__Exercise description__
The whole listing below is to be copied exactly, with every picture left out.

__Source material__
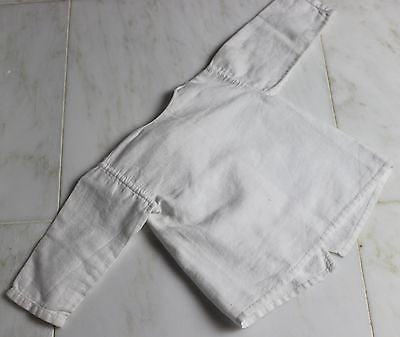 Vintage Antique White Cotton Baby's Jacket or Doll's Jacket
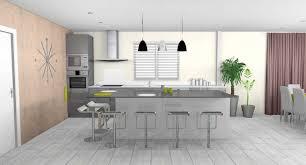 sol cuisine ouverte sol cuisine ouverte collection avec sol cuisine ouverte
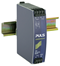 PULS - YR2 Din Rail Redundant Power Supplies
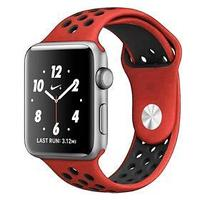 Ремешок Krutoff Silicone Sport, для Apple Watch, 42/44 мм, красно-черный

__Result of the task__
 Vintage Antique White Cotton Baby's Jacket or Doll's Jacket
 sol cuisine ouverte sol cuisine ouverte collection avec sol cuisine ouverte
 PULS - YR2 Din Rail Redundant Power Supplies
 Ремешок Krutoff Silicone Sport, для Apple Watch, 42/44 мм, красно-черный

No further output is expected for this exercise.